● What is asked
1. Reproduce the part of the post on pointer formatting that opens with the words containing "As for how does" and closes with "not pointers) transparently.".
2. List every pointer type written with asterisks in the post on pointer formatting, in order of first appearance.

I don't think this argument holds for more than one level of pointers. If I have a T** or T*** (I've seen those in the wild), what are the chances I want to see the T object at the end of the chain? I think they're very low. I think it's more likely, I'm looking at either:

  • some generic code which works with U*, where U happens to be a T*. In this case I'm more likely to want to see the pointer values that the final object.
  • or some C-like representation of an array (argc, argv), in which case formatter will just tell me something about the first element of the array (but maybe I want to see some other element, or information about the array itself)

Even if the users really does want to see the final object, they can still do that even if we don't dereference all the levels for them. It just means they need to do that themselves.

As for how does this fit in with documented behavior, I don't see much of a problem with that. It's true that you could interpret Don't use this format for pointers-to-type objects. as skipping any level of pointers, but I think you could also interpret it as skipping just one. It says "pointers to type", not "arbitrary level of pointers" or anything like that. For comparison, the cascade option (which skips arbitrary levels of typedefs) says this (emphasis mine) "If true, cascade through typedef chains.", which is a lot more explicit. It also makes more sense because typedefs are often chained and the language (the C family at least) treats typedefs (but not pointers) transparently.

In addition to that, the skip-references option uses the exact same language as for pointers, but it skips only one level of references (although that's because there are no reference chains at the language level, not because we chose to implement it that way). So, even though you can rightfully accuse me of retconning this, I think the result would be fine.

● Record excerpts
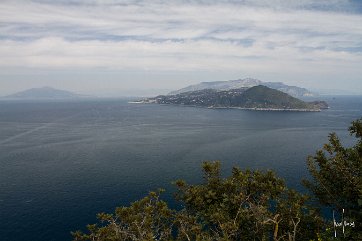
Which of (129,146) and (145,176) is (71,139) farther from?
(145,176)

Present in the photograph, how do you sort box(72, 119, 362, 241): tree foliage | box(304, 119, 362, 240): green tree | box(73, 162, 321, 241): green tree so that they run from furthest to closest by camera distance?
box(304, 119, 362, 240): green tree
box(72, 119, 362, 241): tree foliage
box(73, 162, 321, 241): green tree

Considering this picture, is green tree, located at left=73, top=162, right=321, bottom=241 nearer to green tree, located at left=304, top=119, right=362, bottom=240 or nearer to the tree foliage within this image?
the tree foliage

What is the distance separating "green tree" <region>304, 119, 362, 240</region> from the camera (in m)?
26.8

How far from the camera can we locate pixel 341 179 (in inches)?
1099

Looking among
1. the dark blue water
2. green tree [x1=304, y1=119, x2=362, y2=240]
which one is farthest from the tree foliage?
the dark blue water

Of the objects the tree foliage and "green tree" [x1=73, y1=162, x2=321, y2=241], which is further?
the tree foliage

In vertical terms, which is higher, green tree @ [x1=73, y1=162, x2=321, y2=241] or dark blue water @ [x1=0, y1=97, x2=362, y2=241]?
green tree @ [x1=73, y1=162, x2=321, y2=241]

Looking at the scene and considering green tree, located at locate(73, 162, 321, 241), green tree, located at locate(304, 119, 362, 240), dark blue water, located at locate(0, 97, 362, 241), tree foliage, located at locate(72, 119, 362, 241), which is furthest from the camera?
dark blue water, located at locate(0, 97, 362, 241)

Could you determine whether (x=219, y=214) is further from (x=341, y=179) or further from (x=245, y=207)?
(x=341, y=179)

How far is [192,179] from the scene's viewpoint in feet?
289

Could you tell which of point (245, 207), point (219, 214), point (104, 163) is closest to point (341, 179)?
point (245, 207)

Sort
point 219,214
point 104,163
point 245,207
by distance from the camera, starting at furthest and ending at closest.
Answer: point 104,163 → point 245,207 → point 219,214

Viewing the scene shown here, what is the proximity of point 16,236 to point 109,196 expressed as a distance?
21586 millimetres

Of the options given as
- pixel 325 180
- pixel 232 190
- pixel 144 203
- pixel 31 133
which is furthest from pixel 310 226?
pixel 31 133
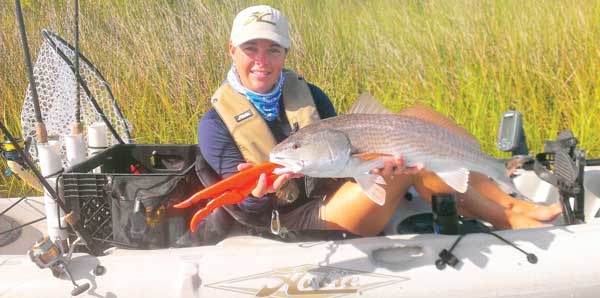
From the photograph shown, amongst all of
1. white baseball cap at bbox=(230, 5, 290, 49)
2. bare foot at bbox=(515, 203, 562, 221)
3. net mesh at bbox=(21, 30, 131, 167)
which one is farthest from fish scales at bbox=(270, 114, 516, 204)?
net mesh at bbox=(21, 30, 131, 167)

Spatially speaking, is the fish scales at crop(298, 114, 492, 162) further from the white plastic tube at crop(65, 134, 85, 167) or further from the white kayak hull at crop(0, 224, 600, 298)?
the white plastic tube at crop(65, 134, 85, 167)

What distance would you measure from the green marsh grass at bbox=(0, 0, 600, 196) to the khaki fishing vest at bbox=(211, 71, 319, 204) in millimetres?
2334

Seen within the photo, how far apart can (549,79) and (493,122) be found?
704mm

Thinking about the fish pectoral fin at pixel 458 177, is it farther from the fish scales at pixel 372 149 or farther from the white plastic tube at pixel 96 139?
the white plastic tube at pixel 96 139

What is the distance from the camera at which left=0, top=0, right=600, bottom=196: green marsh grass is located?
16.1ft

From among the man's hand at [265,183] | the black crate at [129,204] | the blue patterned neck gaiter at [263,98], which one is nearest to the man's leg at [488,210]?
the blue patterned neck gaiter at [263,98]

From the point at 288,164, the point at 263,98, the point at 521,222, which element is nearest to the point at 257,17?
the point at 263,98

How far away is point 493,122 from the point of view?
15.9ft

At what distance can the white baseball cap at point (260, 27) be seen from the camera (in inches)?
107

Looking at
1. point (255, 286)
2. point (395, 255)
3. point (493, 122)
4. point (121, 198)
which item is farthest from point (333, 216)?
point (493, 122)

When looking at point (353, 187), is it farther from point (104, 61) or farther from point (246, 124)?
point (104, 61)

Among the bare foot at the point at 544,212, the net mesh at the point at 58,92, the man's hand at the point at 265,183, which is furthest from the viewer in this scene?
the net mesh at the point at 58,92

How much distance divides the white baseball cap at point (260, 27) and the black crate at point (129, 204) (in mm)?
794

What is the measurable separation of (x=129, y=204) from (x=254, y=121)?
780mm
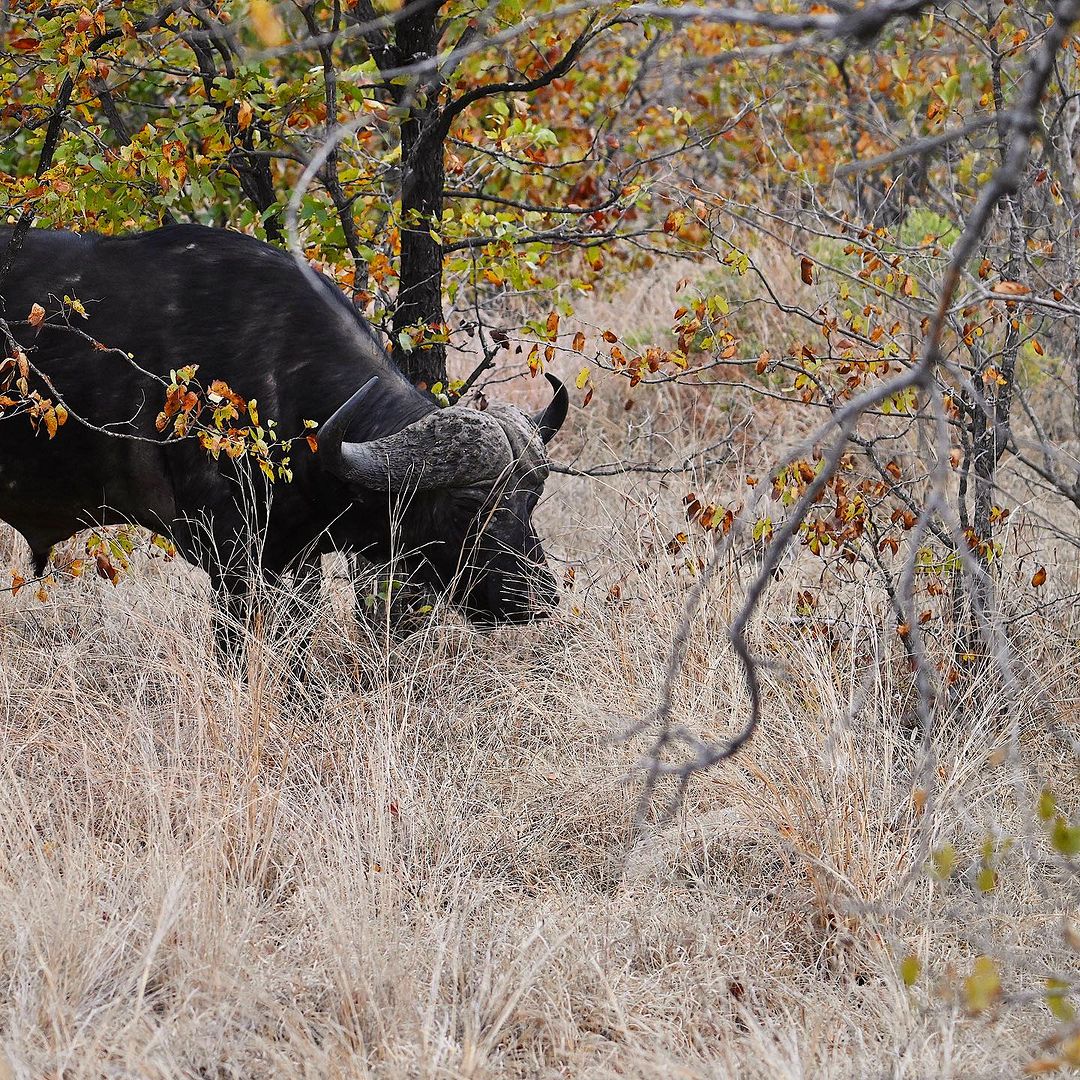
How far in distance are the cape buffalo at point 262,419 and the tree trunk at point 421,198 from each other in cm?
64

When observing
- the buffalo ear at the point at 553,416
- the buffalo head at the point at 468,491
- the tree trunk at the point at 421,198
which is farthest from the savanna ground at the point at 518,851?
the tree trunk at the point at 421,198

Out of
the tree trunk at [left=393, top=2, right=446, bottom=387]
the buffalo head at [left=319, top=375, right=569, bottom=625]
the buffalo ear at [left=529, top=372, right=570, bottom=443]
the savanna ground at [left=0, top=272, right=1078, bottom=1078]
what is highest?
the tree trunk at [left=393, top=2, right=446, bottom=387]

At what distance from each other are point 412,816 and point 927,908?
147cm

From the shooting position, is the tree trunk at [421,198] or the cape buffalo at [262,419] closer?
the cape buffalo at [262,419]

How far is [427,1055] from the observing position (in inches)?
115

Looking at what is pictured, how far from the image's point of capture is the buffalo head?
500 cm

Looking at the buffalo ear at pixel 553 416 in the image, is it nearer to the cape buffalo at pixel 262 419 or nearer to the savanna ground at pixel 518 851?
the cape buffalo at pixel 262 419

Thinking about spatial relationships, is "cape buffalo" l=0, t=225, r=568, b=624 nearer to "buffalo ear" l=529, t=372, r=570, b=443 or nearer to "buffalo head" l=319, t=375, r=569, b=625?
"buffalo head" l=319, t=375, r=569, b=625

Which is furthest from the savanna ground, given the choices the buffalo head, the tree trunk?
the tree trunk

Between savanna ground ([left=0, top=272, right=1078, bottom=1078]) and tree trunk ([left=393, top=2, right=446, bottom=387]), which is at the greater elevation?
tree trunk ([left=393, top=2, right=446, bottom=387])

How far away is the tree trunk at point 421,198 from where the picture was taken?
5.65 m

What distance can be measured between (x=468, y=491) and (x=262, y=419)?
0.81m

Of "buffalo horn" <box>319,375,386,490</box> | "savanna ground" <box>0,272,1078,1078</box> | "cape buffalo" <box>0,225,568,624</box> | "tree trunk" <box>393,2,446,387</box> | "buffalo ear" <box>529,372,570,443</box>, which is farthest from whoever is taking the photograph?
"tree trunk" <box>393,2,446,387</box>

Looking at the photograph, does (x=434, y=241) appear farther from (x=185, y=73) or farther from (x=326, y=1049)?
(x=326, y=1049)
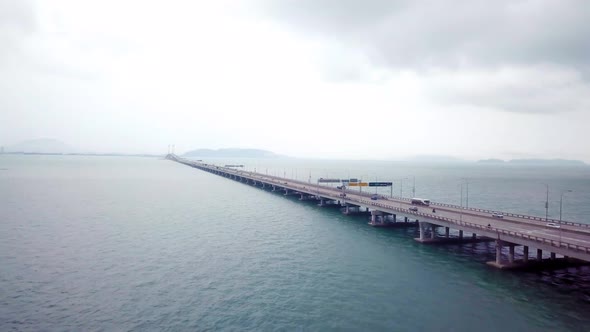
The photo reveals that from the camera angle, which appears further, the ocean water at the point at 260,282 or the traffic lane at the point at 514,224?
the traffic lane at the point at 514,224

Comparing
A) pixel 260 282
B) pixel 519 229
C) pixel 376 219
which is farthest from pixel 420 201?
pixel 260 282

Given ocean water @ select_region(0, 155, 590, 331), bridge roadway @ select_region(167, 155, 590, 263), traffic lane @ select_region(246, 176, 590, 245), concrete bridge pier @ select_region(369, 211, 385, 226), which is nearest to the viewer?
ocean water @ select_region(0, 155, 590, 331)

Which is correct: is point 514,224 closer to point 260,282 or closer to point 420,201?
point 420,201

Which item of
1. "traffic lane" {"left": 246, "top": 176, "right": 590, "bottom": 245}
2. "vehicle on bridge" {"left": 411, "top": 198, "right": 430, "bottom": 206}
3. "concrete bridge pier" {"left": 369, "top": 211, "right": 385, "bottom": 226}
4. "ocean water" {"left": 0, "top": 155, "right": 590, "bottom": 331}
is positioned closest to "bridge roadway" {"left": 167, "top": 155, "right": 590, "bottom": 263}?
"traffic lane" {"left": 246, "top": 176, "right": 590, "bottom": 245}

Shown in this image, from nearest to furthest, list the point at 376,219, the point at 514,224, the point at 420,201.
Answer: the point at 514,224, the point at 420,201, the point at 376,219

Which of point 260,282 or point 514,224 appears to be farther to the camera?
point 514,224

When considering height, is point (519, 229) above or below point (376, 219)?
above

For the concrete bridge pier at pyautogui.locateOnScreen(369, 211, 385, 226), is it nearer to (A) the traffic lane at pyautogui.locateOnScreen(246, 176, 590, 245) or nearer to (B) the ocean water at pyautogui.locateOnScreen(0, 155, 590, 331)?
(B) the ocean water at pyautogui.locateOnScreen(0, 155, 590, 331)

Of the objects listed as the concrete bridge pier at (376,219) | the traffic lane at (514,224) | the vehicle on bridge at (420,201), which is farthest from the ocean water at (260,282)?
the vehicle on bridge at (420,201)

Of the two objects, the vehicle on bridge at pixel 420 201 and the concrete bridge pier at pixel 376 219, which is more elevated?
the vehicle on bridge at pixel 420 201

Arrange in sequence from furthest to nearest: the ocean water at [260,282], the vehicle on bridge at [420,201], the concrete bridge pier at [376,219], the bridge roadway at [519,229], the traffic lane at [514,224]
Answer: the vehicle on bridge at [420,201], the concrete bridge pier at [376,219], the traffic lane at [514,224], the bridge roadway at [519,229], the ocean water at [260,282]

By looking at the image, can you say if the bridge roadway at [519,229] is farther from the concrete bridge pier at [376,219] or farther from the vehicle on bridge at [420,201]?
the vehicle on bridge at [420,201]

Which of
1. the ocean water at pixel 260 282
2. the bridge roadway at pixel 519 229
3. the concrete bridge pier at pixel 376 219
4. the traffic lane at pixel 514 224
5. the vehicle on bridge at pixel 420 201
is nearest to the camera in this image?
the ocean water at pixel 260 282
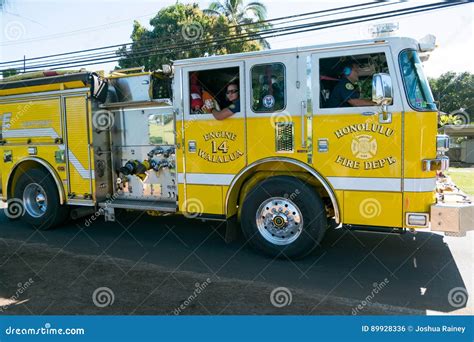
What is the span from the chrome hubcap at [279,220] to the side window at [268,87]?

● Written answers
1.
As for how does this fit in with documented behavior, I don't see much of a problem with that. It's true that you could interpret Don't use this format for pointers-to-type objects. as skipping any level of pointers, but I think you could also interpret it as skipping just one. It says "pointers to type", not "arbitrary level of pointers" or anything like that. For comparison, the cascade option (which skips arbitrary levels of typedefs) says this (emphasis mine) "If true, cascade through typedef chains.", which is a lot more explicit. It also makes more sense because typedefs are often chained and the language (the C family at least) treats typedefs (but not pointers) transparently.

2.
T**
T***
U*
T*